= TEXTO DE ORIGEM =
____
Nem sempre foi assim. Por vezes foi difícil descobrir quem era. Em Loulé, crescer trigémea dificultou-lhe a individualidade. Nem a vinda para Lisboa, para estudar Serviço Social, vivendo num lar de freiras doroteias, ajudou.
Uma ida a Taizé, uma comunidade religiosa no Sul de França, com perto de vinte anos, mudou a vida dela. Alexa conheceu a primeira namorada. “Fomos impelidas uma para a outra. Foi aquele ‘woo, isto é mesmo real’, recorda. O amor deu lugar à incerteza: “Queria muito perceber-me. Ninguém à minha volta era lésbica. Não sabia ser.”
Foi assim que se juntou à rede ex aequo, uma organização de jovens lgbti+. Na rede, Alexa passou a dar formações em escolas e a descobrir mais sobre ela própria.
Ao fazê-lo e vivê-lo, Alexa deparou-se com o preconceito, a agressão e os perigos que ainda persistem em Portugal. “Uma vez, à saída do Bairro Alto, estava sentada com uma mulher, a conversar”, conta. “Um homem vinha de mota e começou a insultar-nos. Saiu para nos bater. Havia gente a ver e ninguém fez nada.”
Por isso Alexa faz parte da organização da Marcha LGBTI+ – e do Clube Safo. Marcha porque sabe a importância da visibilidade: “Não é em casa que existimos. Não somos plenos em quatro paredes. Há marchas em sítios tão remotos como a Covilhã e Bragança e começa a ser inegável que existimos”.
O combate ao medo e à segregação é dos principais objetivos da Marcha do Orgulho LGBTI+. Foi justamente a partir do Clube Safo que se fez a primeira Marcha em Portugal, no ano de 2000. “Uma lésbica um dia lembrou-se ‘vamos sair da penumbra’. Houve uma reunião com vários coletivos e decidiram ocupar o Marquês de Pombal”, conta.
No fim, “é uma coisa benéfica para todos. A liberdade não é como uma fatia de bolo – se tirares uma ficas sem um bocado. Quanto mais liberdade temos, mais o bolo cresce”.
A marcha acontece todos os anos em junho, mês do orgulho LGBTI+. Tudo começou em Nova Iorque, em 1969, depois das intervenções policiais violentas num dos principais bares da comunidade, o Stonewall Inn.
O movimento de revolta e de procura de visibilidade espalhou-se por todo o lado, a partir de 1970. Assim explica Arnaud Gautier-Fawas, representante da organização francesa Inter-LGBT.
Para a semana, há Marcha do Orgulho LGBTI+ em Paris, mas Arnaud não quis perder a oportunidade de participar em Lisboa, tendo organizado uma exposição no Príncipe Real sobre a história da marcha parisiense.
“Somos uns sortudos por marchar. Há tanta gente que em 2022 não pode fazê-lo”, diz. “Não é preciso ir longe. Isso acontece na Europa de Leste – na Hungria, na Polónia, na Ucrânia, na Rússia.”
____
= OBJETIVO =
Apresenta, tal como consta no texto sobre a Marcha do Orgulho LGBTI+, o trecho que começa em "O movimento de" e segue até "da marcha parisiense.". A listagem não entra em nada disto.

(Excertos de dados de perguntas espaciais)
____
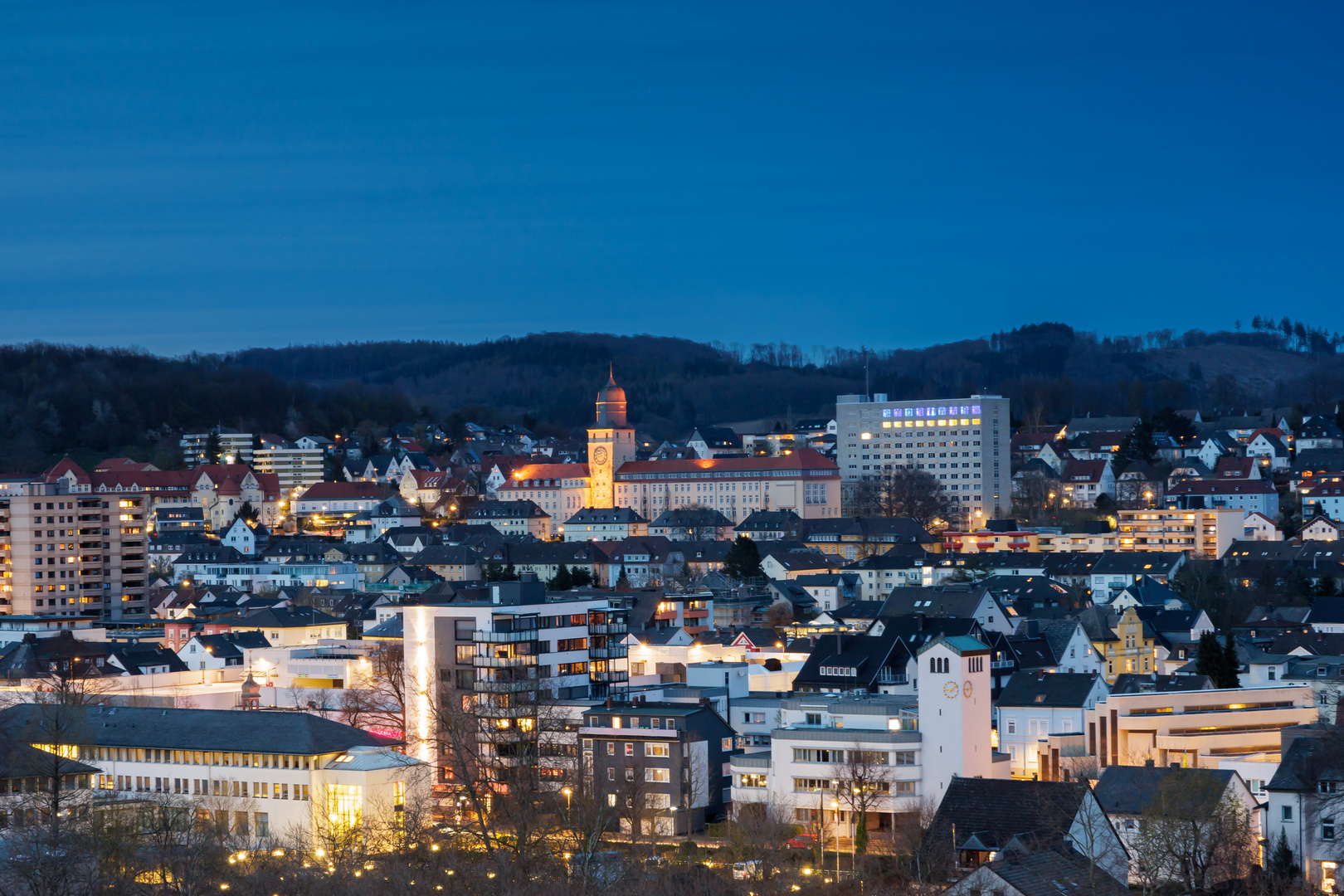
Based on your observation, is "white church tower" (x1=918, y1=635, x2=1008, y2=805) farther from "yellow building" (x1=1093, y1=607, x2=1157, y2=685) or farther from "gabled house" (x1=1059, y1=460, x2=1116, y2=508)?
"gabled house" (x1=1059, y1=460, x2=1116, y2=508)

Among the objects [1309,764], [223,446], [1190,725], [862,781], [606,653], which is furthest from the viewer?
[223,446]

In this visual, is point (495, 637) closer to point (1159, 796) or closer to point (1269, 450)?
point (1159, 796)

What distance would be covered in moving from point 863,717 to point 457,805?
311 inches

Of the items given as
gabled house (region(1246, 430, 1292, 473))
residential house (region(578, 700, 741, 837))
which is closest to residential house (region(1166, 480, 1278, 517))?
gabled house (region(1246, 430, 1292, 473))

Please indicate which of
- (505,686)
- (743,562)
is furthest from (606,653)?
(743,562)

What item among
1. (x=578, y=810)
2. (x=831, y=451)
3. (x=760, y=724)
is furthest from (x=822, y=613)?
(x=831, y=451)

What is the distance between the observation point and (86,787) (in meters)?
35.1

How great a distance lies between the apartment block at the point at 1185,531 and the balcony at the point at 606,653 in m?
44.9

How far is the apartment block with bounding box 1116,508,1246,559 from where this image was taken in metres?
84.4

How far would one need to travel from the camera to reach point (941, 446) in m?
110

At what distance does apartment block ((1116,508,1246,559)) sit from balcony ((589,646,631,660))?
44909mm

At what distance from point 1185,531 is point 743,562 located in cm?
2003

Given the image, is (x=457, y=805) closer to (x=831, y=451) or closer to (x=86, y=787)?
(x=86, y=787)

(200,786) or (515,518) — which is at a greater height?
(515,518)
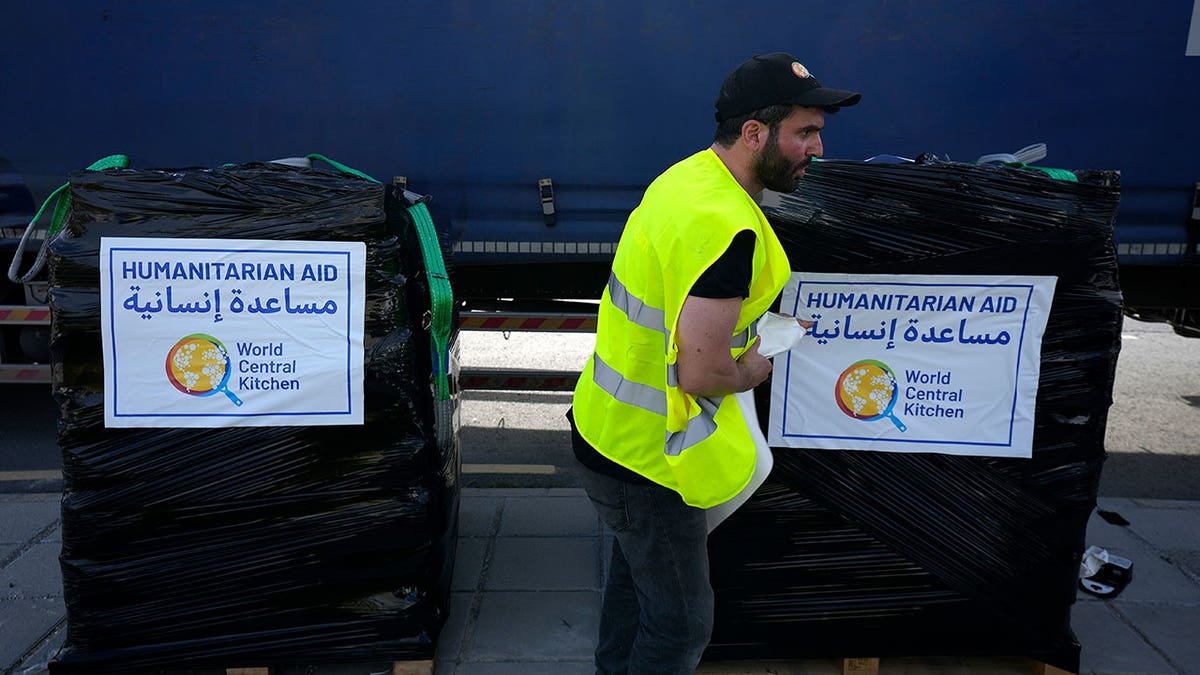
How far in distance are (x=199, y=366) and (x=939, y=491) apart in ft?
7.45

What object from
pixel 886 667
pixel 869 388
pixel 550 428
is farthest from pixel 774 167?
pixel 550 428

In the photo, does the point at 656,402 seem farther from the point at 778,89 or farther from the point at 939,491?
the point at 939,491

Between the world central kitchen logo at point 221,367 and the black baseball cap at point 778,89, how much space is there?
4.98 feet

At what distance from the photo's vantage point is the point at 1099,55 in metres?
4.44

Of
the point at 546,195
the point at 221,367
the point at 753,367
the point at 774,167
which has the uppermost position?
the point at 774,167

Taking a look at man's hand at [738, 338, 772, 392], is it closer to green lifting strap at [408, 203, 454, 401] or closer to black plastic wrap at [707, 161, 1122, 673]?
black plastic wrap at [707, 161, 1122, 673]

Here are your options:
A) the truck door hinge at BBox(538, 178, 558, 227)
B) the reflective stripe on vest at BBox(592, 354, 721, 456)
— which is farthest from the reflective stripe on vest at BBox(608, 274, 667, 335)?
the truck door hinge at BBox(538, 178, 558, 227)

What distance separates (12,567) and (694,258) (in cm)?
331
____
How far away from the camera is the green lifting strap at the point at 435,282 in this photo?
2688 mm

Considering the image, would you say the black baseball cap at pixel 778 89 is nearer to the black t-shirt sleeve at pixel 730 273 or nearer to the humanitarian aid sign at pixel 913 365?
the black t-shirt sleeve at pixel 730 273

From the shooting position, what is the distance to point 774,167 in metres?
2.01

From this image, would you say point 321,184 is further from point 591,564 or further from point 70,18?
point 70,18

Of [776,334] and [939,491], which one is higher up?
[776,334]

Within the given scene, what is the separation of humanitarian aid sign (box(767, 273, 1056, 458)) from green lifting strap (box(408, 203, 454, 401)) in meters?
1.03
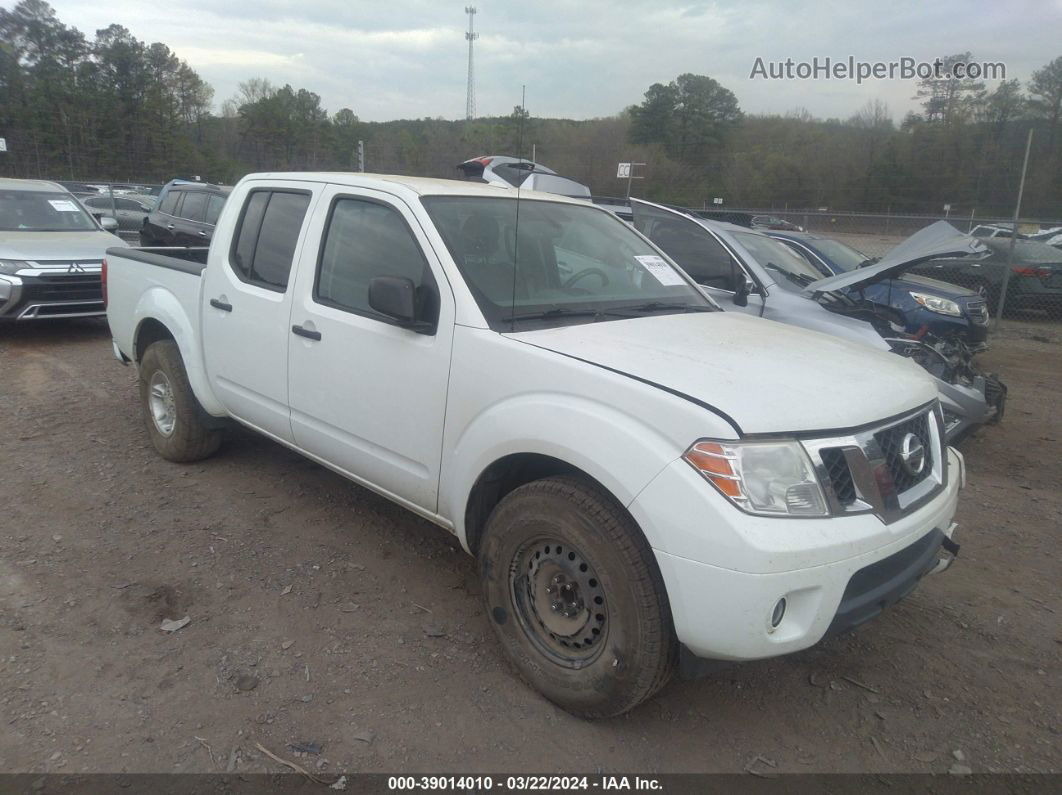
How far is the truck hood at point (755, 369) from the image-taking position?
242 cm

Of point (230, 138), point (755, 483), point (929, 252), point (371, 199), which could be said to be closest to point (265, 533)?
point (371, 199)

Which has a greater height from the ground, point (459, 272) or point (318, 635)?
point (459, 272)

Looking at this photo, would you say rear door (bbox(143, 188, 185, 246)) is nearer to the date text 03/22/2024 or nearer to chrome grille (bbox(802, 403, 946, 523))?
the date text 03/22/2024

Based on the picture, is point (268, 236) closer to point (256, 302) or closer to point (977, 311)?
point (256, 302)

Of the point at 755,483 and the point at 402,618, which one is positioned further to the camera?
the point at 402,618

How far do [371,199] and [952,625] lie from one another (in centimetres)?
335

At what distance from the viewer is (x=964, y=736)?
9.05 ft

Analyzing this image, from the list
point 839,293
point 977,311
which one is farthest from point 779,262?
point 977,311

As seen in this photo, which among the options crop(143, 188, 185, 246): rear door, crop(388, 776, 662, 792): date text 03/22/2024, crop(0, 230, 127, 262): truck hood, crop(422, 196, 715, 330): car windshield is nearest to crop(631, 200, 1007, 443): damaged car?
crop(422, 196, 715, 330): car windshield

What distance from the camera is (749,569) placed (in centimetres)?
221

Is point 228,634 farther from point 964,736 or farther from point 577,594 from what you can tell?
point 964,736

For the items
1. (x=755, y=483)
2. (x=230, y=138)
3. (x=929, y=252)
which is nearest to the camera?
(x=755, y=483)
____
= RESPOSTA =
O movimento de revolta e de procura de visibilidade espalhou-se por todo o lado, a partir de 1970. Assim explica Arnaud Gautier-Fawas, representante da organização francesa Inter-LGBT.
Para a semana, há Marcha do Orgulho LGBTI+ em Paris, mas Arnaud não quis perder a oportunidade de participar em Lisboa, tendo organizado uma exposição no Príncipe Real sobre a história da marcha parisiense.